CH wasn’t the only statement of this kind. Another, called PM (about how wild certain sets of reals can be), was also investigated. But here the independence behaved differently: adding PM to ZFC actually makes the theory stronger — it requires climbing the ladder to a higher level, while adding its negation leaves you at the same strength. That’s like Con(PA) all over again, but now with a “natural” mathematical statement instead of a coded logic puzzle.

So some undecidables are like forks in the road where both paths stay level (like CH), and others are jumps where one path leads up the strength ladder. Mathematicians wanted new axioms to settle the jumpers.

The Super‑Rules of Infinity

If standard set theory isn’t enough, where do we find the next axioms? The most promising candidates are large cardinal axioms. These say that there exist enormous sets — levels of infinity so vast that they tower above ordinary sets. The simplest of these is an inaccessible cardinal, a set so huge that it forms a new mini‑universe of set theory. Stronger large cardinals include Mahlo cardinals, measurable cardinals, Woodin cardinals, and more. Each one asserts the existence of a critical point for an elementary embedding — a kind of mirroring between the whole universe of sets and a smaller one — which implies the lower levels exist.

What makes large cardinal axioms special is order. When mathematicians compare theories by their strength (roughly, which systems can interpret or translate the statements of others), large cardinals fall into a neat, well‑ordered hierarchy. Every “natural” large cardinal axiom is either weaker, stronger, or equivalent to every other one. They form a single, ascending ladder of consistency strength.

Even more striking, large cardinal axioms act as a universal yardstick. To see how strong a new mathematical theory is — say, a rulebook for a weird kind of geometry — researchers often translate it into a theory of sets and then match it against a large cardinal. Many times, ZFC plus the weird theory turns out to be mutually interpretable with ZFC plus some large cardinal axiom. The large cardinal then gives a precise measurement of how far up the ladder that weird theory really sits. This works across completely different areas: analysis, combinatorics, even parts of arithmetic. Without large cardinals, we often have no other way to compare these strengths.

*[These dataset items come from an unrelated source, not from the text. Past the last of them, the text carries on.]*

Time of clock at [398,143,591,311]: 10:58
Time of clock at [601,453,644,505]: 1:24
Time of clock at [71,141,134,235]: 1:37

But do these super‑rules of infinity actually describe the true mathematical universe? That’s the live question.

Why the Adventure Never Ends

Some philosophers and mathematicians think we can’t be sure about any axiom beyond the most basic ones. They see the independence results as proof that mathematics branches into many equally legitimate worlds — one where CH is true, another where it’s false — and you just pick the one you like. On that view, large cardinal axioms are just another choice, not a discovery.

Others argue that large cardinals are not arbitrary. Their tidy hierarchy, their ability to organize theories from distant fields, and the fact that they extend the natural “more sets exist” idea all make them good candidates for truth. Gödel himself believed that as we learn to see the set‑theoretic universe more clearly, we might eventually accept certain large cardinal axioms as self‑evident.

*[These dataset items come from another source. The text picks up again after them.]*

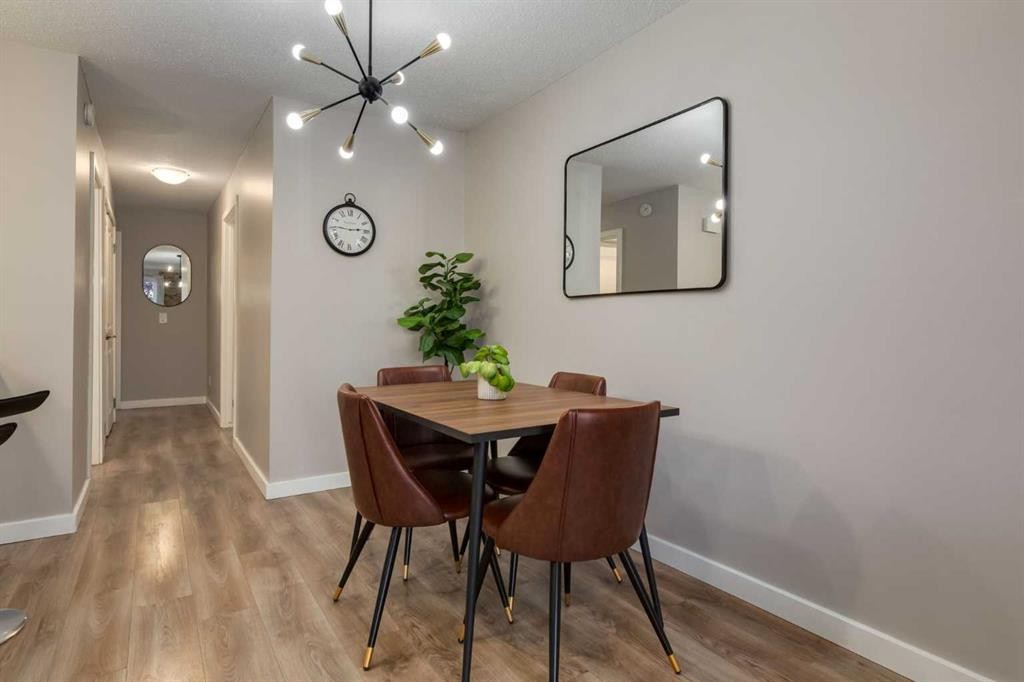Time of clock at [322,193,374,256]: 2:45
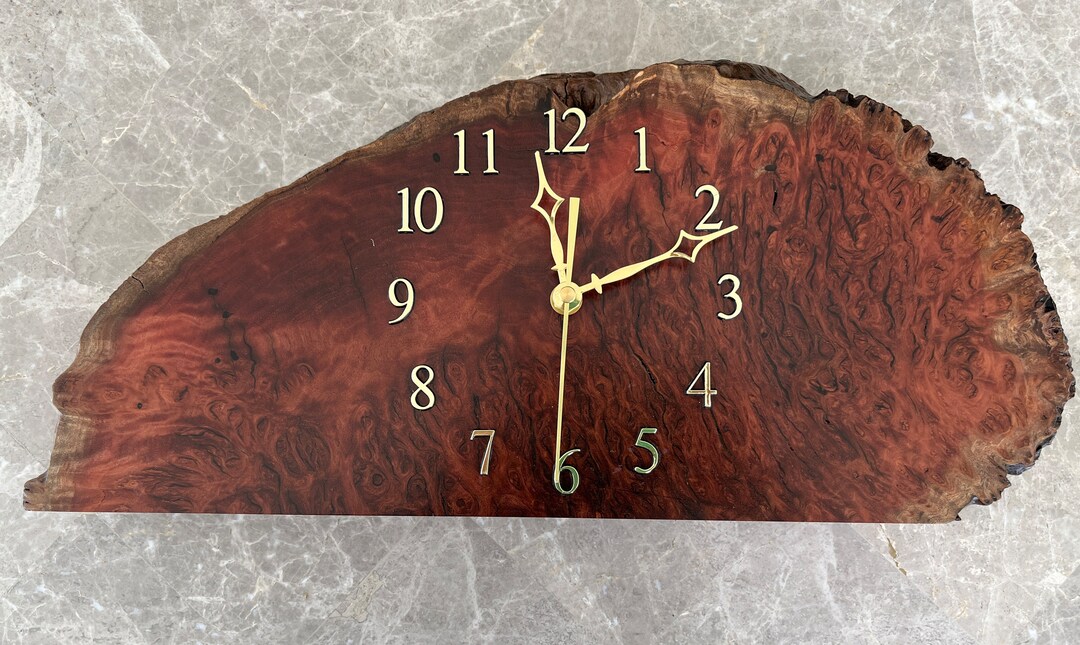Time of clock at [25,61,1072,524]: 12:11
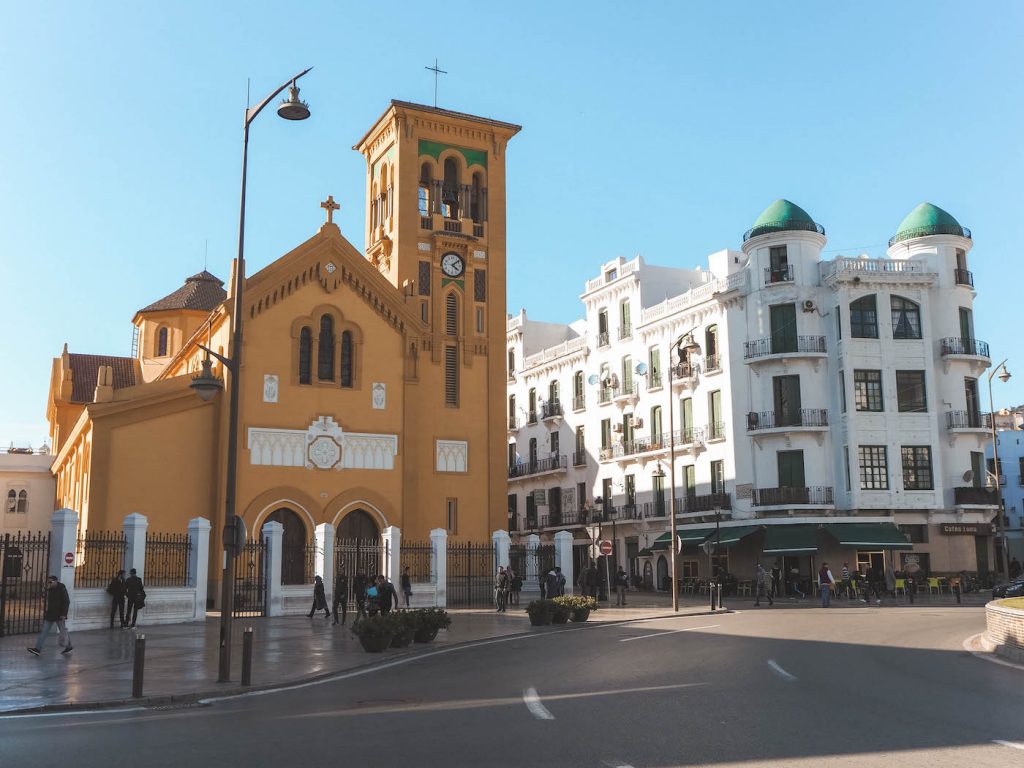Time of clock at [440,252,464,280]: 4:08
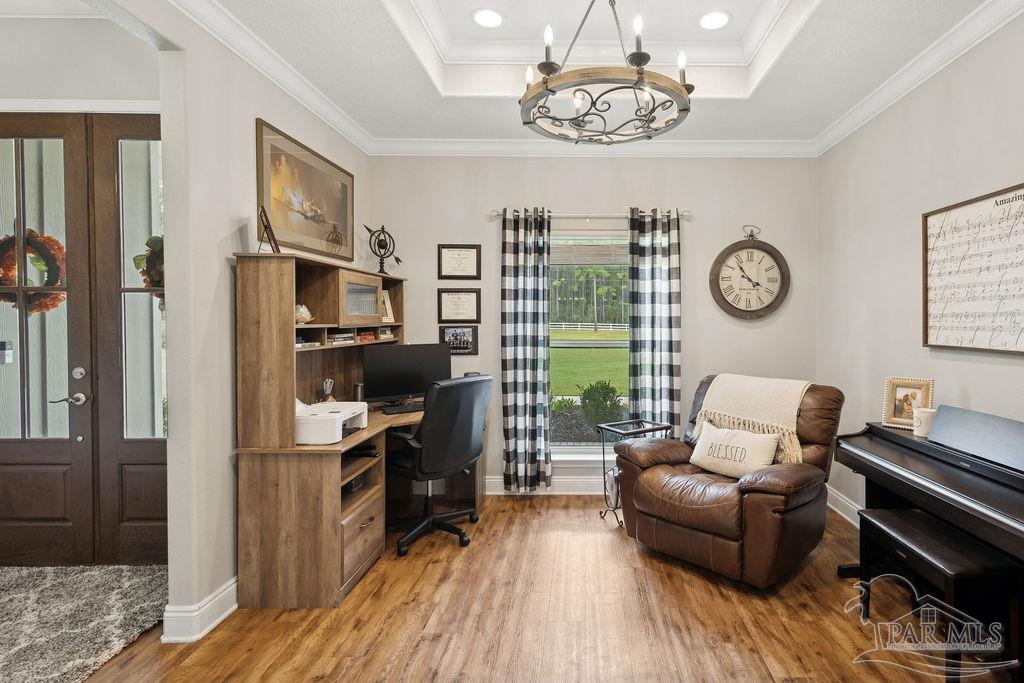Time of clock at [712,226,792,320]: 3:53
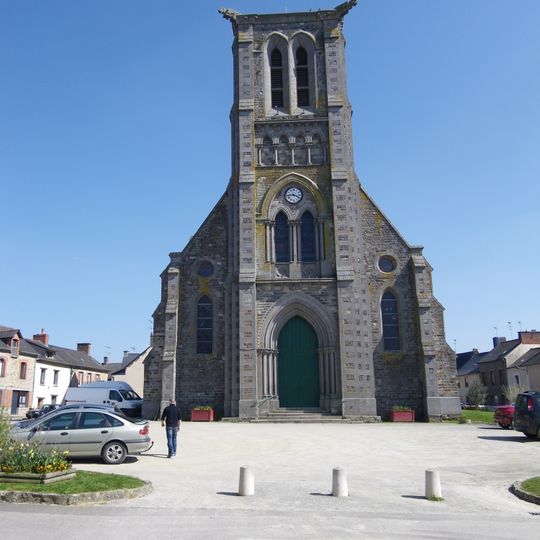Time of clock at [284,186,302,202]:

So the next time you solve a math problem, remember that even the rules you’re using sit on top of a deep, unfinished foundation. Mathematicians are still exploring which new axioms to add. The hunt for the next rung on the ladder is an open, creative project — and it’s the reason why math, far from being a closed book, is an endless frontier.

Think about it

1. If you could add one new rule to arithmetic to make it more interesting, what would it be? How is that like adding an axiom?
2. Some people say that if a math question can never be answered from the rules we trust, then it doesn’t have a real answer — it’s just a choice. Do you agree? Why or why not?
3. Mathematicians often trust large cardinal axioms because they bring order to many different areas. Could a false idea still be useful? How should we decide when an unprovable idea is worth believing?